The study showed that, during Mars’s Noachian period (4.1–3.7 billion years ago), radiolysis, the process by which radiation splits water molecules apart, produced enough hydrogen gas (H2) for microbial organisms to live on so long as they remained within the area just beneath the cryosphere, the SHZ (subcryospheric highly-fractured zone). The concentration of hydrogen in the groundwater could have ranged from about 35 to about 55 millimoles per liter depending on whether ancient Mars was warm or cold, respectively, and higher if the subsurface medium also contained enough salt. The researchers determined this by establishing three factors. First, they examined data from the gamma ray spectrometer aboard NASA’s Odyssey spacecraft, from which they inferred how much of various radioactive elements would have been present in Mars’s crust during the Noachian, and therefore how much radiation would have been available to split water and so produce hydrogen. They then built on existing models of water flow on Mars to determine how much groundwater would have been present. Third, they used climate and geothermal modeling to determine how much of that water would have been in liquid form and at a suitable temperature for living things.

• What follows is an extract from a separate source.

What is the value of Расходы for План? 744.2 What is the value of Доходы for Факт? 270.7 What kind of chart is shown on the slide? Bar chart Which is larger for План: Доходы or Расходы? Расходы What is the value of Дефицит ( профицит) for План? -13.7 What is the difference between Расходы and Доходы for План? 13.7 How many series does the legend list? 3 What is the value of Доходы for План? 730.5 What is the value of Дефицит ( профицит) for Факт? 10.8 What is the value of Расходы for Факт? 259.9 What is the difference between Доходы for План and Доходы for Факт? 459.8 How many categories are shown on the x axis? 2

In subterranean environments on Earth called subsurface lithotrophic microbial ecosystems, or SLiMEs, ecosystems sustain themselves not on plants that harness sunlight through photosynthesis but on microbes that harvest electrons from nearby molecules. Molecular hydrogen is an especially good electron donor.

One of the study authors, Brown Professor John Mustard, is on the team designing the next Mars Rover mission, scheduled for 2020. He and Tarnas recommended the Rover examine the sites of meteorite crashes, which may have excavated rocks from this possibly habitable depth that may hold traces of ancient life.